Monday, December 01, 2003

From yesterday's Atlanta Journal-Constitution

Lung Cancer Awareness Month ends today; were you aware?

I was not, but read on:

Lung cancer kills tens of thousands more people than breast cancer does. But during the past month of "awareness," there have been no pink ribbon pins for lung cancer, no long marches for a cure, no postage stamps or T-shirts or bras or candy at checkout counters. Breast Cancer Awareness Month, in October, had all that and more.
Advocates of lung cancer research know their disease lacks the cachet of breast cancer. Their chosen symbol is a clear plastic ribbon. Invisible. They know that lung cancer patients often are blamed for having the disease; breast cancer patients never are.

The numbers:

The numbers for women in 2003:
Breast cancer diagnoses: 211,000 Breast cancer deaths: 40,000.
Lung cancer diagnoses: 80,000 Lung cancer deaths: 68,000.

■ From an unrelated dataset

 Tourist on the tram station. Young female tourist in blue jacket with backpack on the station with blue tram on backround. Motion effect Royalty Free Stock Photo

Among men, 91,800 new cases of lung cancer will be diagnosed, and 84,400 will die.
It's not just the high numbers that worry advocates and doctors. The death rate -- about 85 percent -- is higher than for any other cancer.

Continuing along, the story goes into some of the reasons for this...

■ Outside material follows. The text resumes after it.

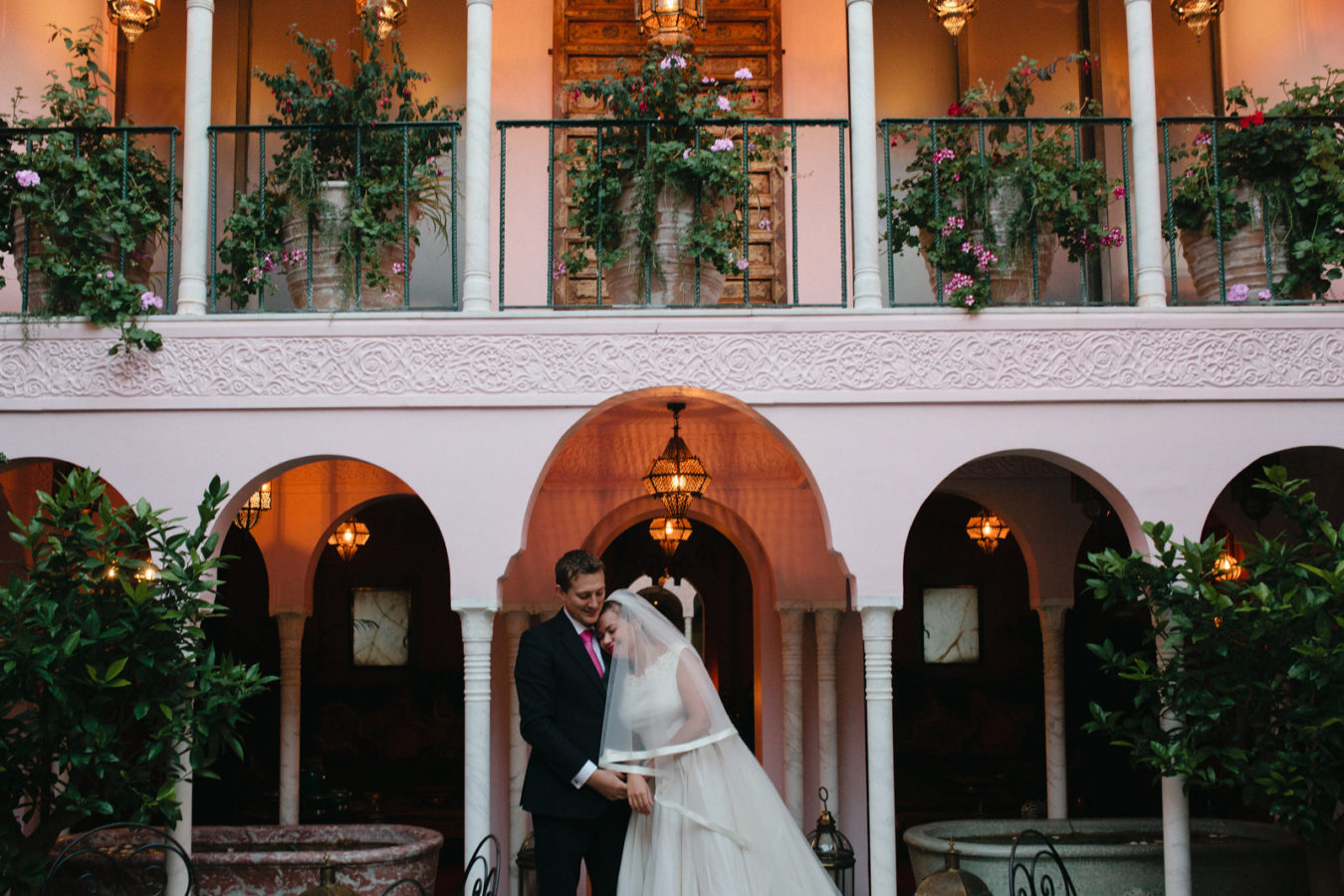 A bride and groom in the morrocan courtyard at Port Lympne wedding venue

Few survivors: One reason for the shortage of money is the shortage of survivors to advocate for greater funding, lung cancer advocates said.

Sexuality: Breast and prostate cancer push emotional buttons because they are associated with intimacy and sexuality. Breast cancer does not kill as many women as lung cancer does, but it is the most common cancer among women, and it disfigures thousands. Fear of losing a symbol of her sexuality and vitality is a compelling reason for a woman to support breast cancer research, advocates for lung and breast cancer said.

Tobacco companies: Many researchers and advocates have a group of their own to blame for the funding gaps and the cultural indifference.

Let me say that I feel that the funding, research, and public awareness that the advocates for breast cancer have been able to achieve is well deserved. About half of my practice is breast disease, and the resources that are out there are impressive.
This is another example of how the perception of a disease, and the people who suffer from it, can affect the public and governmental response.
A prime example of this is HIV/AIDS. According to the CDC, there were an estimated 26,464 cases of HIV/AIDS in the U.S. in 2002. There are about $2.6 billion spent in the U.S. for HIV/AIDS research. This compares to $565 million this year for breast cancer, and $257 million for lung cancer according to the NCI (all told $4.6 billion for all malignancies). I'm not saying this is right or wrong, it's just how the system works. Should the rules of "evidence-based" medicine be applied to funding? If so, what would this do to HIV/AIDS given the numbers of patients affected? Something to consider.